Quindi lasciare riposare la sospensione cellulare per tre minuti a temperatura ambiente per consentire al tessuto non dissociato di depositarsi sul fondo del tubo. Trasferire le sospensioni cellulari in nuove provette coniche da 50 millilitri lasciando dietro di sé il tessuto non dissociato. Dopo la centrifugazione, risospendere il pellet cellulare in cinque millilitri di MGM e triturarlo 20 volte Piastra le sospensioni cellulari su palloni T25 rivestiti e incuba le cellule a 37 gradi Celsius e 5% di anidride carbonica.

Sostituire il supporto dopo 24 ore per rimuovere i detriti cellulari. Per eseguire l'isolamento delle cellule precursori degli oligodendrociti, agitare le cellule per 15 ore, quindi rimuovere il surnatante dal pallone e impiattarlo su una capsula di Petri sterile.

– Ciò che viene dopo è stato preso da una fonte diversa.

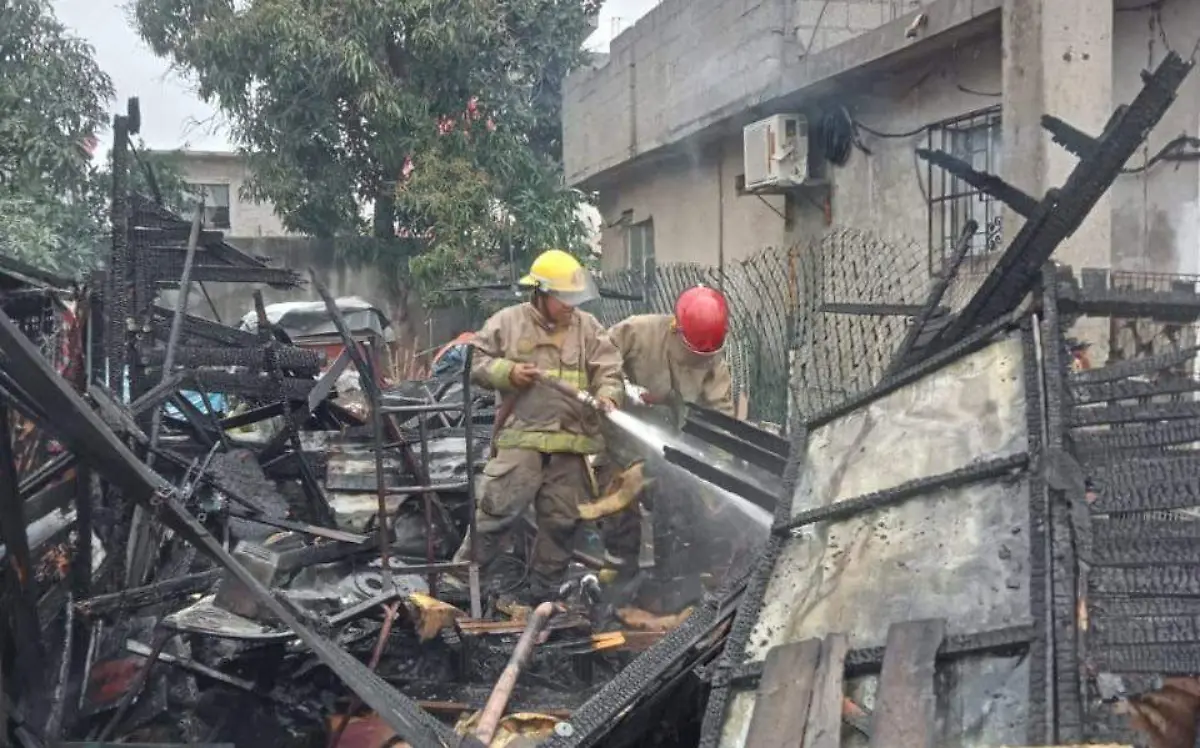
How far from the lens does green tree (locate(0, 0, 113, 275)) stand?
1303 centimetres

Incubare il surnatante a 37 gradi Celsius e al 5% di anidride carbonica per 30 minuti.

Agitare dopo 15 minuti per rimuovere le microglia rimanenti. Rimuovere il surnatante cellulare non aderente, contare le cellule e piastarle su una superficie rivestita di poli-D-lisina alla concentrazione desiderata. Rimettere le cellule nell'incubatrice per almeno un'ora.

Quindi aspirare delicatamente il 95% del terreno e aggiungere lentamente il terreno OPC caldo, pipettandolo contro la parete del pozzetto per ridurre al minimo l'interruzione degli OPC. Questo metodo è stato utilizzato per dimostrare che la segnalazione dell'interferone gamma influenza la differenziazione e la maturazione dell'OPC. Senza il recettore dell'interferone gamma, le OPC corticali non si differenziano in oligodendrociti mielinizzanti maturi dice prontamente, il che è evidenziato dall'assenza di colorazione MBP.

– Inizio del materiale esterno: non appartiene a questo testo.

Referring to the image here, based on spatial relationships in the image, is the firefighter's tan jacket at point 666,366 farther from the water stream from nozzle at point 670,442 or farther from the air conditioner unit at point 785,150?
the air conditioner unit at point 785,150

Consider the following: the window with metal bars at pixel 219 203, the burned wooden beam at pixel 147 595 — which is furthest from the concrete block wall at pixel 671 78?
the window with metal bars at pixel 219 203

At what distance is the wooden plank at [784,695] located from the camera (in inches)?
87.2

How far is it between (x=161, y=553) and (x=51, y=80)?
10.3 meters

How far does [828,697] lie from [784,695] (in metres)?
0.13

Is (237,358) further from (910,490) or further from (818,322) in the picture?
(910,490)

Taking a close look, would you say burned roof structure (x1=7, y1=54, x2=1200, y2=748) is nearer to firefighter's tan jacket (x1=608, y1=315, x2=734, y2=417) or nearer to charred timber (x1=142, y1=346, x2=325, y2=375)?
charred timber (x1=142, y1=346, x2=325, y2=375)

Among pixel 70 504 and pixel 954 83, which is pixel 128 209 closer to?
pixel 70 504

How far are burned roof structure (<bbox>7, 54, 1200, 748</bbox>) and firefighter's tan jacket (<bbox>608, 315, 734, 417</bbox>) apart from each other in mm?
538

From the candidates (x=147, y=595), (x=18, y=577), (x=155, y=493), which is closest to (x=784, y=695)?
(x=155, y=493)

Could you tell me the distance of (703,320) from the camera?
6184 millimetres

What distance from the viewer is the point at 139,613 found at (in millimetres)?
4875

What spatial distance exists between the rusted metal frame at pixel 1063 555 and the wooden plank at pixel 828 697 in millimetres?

È stata analizzata anche l'espressione di GFAP. Le cellule carenti di interferone gamma esprimono fortemente la GFAP, suggerendo che potrebbero adottare un fenotipo astrocitico. L'eterogeneità regionale nelle cellule del SNC è evidenziata dalla diversa morfologia degli astrociti nella corteccia, nel cervelletto, nel tronco encefalico e nel midollo spinale.

Gli astrociti della stessa regione possono anche mostrare eterogeneità morfologica, supportando l'idea che questo sottotipo gliale sia altamente dinamico. Sono state esplorate anche le risposte regionali delle OPC alla stimolazione differenziale delle citochine. La segnalazione delle citochine influenza in modo significativo il comportamento delle cellule staminali e immunitarie e può influenzare il modo in cui le OPC si differenziano in oligodendrociti mielinizzanti maturi.

Dopo l'isolamento delle cellule gliali regionali, le cellule possono essere utilizzate in una varietà di condizioni sperimentali e acide utilizzando diverse tecniche, tra cui l'immunoistochimica, la PCR quantitativa in tempo reale e il Western blotting.